Green Resilience: Sustaining Hope in Sudan’s Environmental Crisis

Mutasem Adam (ELP 2022) | Environmental Inspector, Higher Council for Environment, Urban and Rural Promotion, Sudan

In a country exhausted by conflict, where uncertainty has become part of daily life, the natural world still manages to offer quiet signs of resilience. Sudan today faces profound challenges. War has displaced families, broken institutions, and strained communities. The environment, too, is under stress, forests are cut, rivers polluted, and fragile ecosystems pushed to their limits. Yet despite all this, nature has not fallen silent.

Before the current conflict escalated, I was involved in a research project studying biodiversity around urban wetlands and landfill sites in Khartoum. These were far from untouched landscapes, places most people overlook, but even there, life was unfolding. Birds like storks, kites, and other scavengers were adapting, surviving in spaces shaped by human neglect. Observing them reminded me that even where damage runs deep, nature keeps trying to rebuild itself.

Since the war began, most formal environmental work has paused. Offices are shut. Colleagues are scattered. Yet in small ways, the work continues. Notes are still written. Conversations about nature still take place with students and young people. Walking through abandoned or degraded areas still sparks ideas for what might grow there one day.

I’ve met displaced families who, even after losing nearly everything, still protect their small gardens or manage scarce firewood carefully. In rural Sudan, especially in war affected areas, women carry much of the burden of managing land and water. Their knowledge passed from one generation to the next, keeps farms running, water conserved, and households going. They are the quiet guardians of sustainability, even in times of crisis.

I often think about a neem tree my grandmother planted outside our home decades ago. She once told me, “This tree will see things we won’t. One day, someone will rest in its shade.” That tree is still there, battered by drought, but alive. Each time I see it, I feel her message: care for what comes after you, no matter the circumstances.

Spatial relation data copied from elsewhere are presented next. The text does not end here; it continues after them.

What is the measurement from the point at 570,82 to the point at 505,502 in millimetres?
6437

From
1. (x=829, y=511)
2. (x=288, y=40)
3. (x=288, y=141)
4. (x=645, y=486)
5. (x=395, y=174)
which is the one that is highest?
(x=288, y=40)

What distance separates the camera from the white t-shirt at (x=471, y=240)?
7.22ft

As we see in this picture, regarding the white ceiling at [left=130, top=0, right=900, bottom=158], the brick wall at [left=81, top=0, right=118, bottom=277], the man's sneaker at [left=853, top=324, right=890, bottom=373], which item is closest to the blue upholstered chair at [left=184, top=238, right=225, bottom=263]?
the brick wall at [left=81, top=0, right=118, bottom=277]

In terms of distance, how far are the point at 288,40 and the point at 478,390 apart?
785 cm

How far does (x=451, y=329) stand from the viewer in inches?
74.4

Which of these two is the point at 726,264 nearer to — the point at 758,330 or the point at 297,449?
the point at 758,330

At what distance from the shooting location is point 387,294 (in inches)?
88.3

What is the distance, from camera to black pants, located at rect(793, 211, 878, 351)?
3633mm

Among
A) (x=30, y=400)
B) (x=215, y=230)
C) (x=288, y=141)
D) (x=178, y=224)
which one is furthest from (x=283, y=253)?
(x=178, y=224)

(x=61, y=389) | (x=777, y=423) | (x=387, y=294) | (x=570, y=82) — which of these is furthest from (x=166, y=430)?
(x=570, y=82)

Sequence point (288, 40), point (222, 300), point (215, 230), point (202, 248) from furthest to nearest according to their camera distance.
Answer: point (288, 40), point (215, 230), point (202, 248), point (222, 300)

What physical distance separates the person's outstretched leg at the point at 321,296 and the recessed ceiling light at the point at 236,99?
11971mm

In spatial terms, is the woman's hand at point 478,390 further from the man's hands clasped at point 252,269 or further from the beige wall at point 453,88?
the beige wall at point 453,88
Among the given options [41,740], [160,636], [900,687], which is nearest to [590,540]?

The idea of a peaceful Sudan, where protecting nature is part of rebuilding the country, feels more urgent than ever. Clean water, fresh air, fertile soil, these are not luxuries. They’re the foundations of recovery. True peace must include them.

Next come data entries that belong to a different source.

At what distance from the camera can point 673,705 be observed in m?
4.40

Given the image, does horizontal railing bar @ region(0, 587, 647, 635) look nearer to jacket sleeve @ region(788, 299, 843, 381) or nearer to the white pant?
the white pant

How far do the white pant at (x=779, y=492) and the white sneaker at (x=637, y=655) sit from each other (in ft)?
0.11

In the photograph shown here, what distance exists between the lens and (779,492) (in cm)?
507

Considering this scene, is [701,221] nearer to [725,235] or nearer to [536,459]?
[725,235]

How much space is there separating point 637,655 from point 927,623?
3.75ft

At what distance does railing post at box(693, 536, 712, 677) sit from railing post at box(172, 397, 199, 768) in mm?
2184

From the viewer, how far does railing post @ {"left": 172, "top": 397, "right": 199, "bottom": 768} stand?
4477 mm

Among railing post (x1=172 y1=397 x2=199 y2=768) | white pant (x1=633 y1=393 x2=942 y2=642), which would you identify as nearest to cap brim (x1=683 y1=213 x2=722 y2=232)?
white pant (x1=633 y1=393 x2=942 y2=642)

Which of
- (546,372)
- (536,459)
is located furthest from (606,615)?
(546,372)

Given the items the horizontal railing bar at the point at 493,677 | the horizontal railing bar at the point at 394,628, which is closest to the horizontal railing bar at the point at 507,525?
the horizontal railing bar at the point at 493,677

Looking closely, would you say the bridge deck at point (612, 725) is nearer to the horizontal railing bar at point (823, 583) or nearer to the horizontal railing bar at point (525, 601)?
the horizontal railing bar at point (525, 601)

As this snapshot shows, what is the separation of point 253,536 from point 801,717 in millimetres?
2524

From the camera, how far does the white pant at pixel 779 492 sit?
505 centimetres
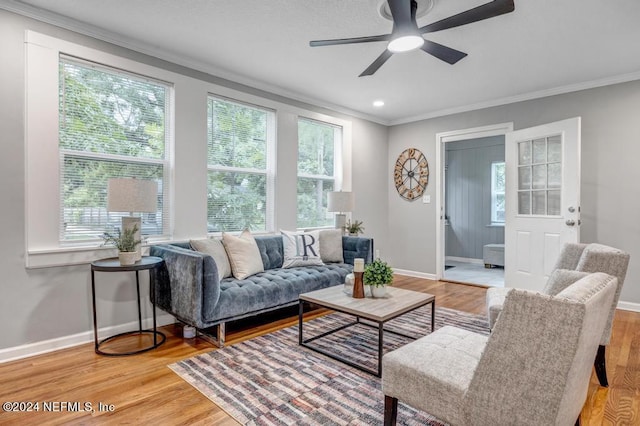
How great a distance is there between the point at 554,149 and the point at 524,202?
0.69 meters

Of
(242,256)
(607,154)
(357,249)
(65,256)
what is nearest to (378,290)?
(242,256)

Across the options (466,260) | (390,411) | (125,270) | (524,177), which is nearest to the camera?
(390,411)

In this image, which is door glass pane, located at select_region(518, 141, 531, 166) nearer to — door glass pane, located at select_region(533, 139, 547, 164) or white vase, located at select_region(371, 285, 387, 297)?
door glass pane, located at select_region(533, 139, 547, 164)

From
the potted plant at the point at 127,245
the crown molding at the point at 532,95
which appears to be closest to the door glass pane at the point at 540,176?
the crown molding at the point at 532,95

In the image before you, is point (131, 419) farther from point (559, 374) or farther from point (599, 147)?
point (599, 147)

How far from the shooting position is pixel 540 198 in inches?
161

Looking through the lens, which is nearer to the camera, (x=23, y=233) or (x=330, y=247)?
(x=23, y=233)

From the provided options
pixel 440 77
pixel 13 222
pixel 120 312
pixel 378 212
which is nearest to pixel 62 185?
pixel 13 222

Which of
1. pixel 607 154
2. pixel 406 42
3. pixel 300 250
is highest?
pixel 406 42

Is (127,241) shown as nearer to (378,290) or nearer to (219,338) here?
(219,338)

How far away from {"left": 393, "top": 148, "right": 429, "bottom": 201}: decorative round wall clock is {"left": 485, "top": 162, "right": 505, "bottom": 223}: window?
227cm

Faith, too, plays a role in this journey. Faith in the young people who keep asking good questions. Faith in the land, which is patient, waiting to heal. Faith that even small acts, collecting seeds, sharing knowledge, protecting a tree, can lead to bigger change.

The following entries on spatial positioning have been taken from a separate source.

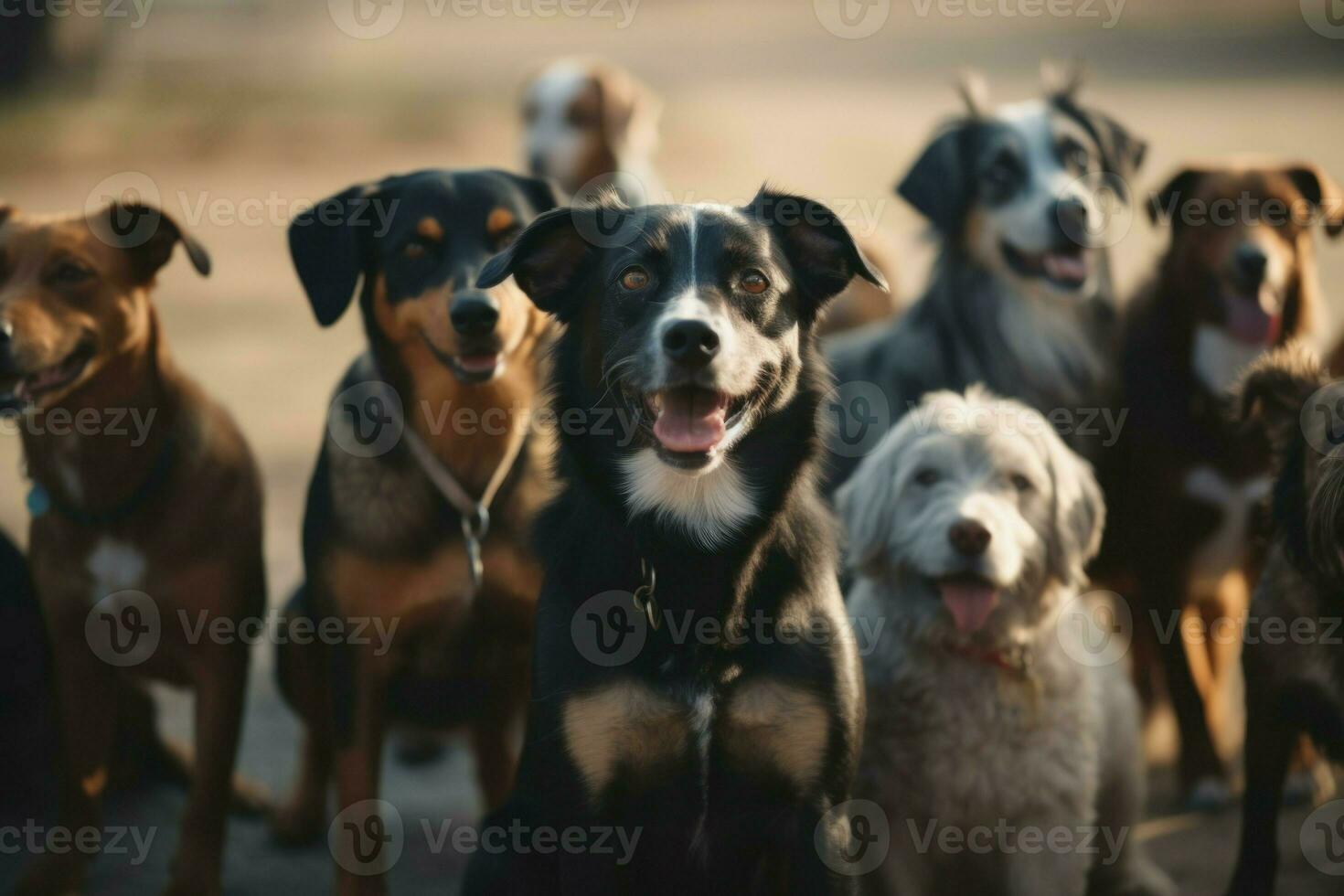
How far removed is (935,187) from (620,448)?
2424 millimetres

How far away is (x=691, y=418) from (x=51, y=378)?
185 centimetres

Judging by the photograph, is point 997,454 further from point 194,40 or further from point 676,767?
point 194,40

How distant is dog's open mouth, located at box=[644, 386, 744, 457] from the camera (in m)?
3.18

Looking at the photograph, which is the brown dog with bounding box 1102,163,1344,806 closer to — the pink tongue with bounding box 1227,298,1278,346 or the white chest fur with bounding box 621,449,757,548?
the pink tongue with bounding box 1227,298,1278,346

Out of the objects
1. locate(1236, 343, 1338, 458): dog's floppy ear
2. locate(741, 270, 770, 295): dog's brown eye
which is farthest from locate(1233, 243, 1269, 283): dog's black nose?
locate(741, 270, 770, 295): dog's brown eye

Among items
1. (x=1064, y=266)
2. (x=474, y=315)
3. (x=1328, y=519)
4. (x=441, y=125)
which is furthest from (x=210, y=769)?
(x=441, y=125)

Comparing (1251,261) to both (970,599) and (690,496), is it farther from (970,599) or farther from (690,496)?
(690,496)

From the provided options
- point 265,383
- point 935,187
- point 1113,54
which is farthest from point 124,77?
point 935,187

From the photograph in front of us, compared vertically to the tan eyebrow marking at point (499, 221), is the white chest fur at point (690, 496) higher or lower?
lower

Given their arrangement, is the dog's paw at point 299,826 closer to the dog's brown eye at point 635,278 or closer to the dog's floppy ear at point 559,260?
the dog's floppy ear at point 559,260

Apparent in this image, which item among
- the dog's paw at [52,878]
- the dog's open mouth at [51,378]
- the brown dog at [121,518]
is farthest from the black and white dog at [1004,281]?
the dog's paw at [52,878]

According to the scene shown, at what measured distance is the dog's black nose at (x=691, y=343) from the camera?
3.04 meters

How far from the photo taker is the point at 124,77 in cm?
2216

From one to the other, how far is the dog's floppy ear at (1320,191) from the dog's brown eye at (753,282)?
8.42ft
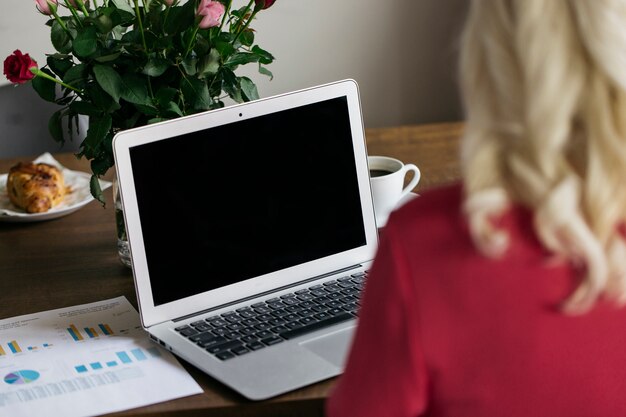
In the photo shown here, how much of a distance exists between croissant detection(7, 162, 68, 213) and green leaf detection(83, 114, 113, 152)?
344 mm

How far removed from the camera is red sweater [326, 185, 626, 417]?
75cm

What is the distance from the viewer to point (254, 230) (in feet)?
4.33

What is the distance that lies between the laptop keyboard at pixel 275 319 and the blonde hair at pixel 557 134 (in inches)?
20.1

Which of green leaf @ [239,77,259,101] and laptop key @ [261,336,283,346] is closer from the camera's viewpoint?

What drives me to keep going isn’t recognition or grand achievements. It’s the simple moments: when a child learns the name of a bird, or a community plants a tree together. These moments remind me that environmental work is about people, their dignity, their health, and their bond with the land.

Despite all the pain and setbacks, I believe Sudan will recover. And when that time comes, we’ll need more than roads and buildings, we’ll need forests restored, rivers cleaned, and the trust between people and nature rebuilt. I see environmental care as part of our collective healing. That belief keeps me moving forward.

On this Earth Day, Sudan’s message to the world is clear: there is still life. There is still beauty. And as long as those exist, there is something worth defending.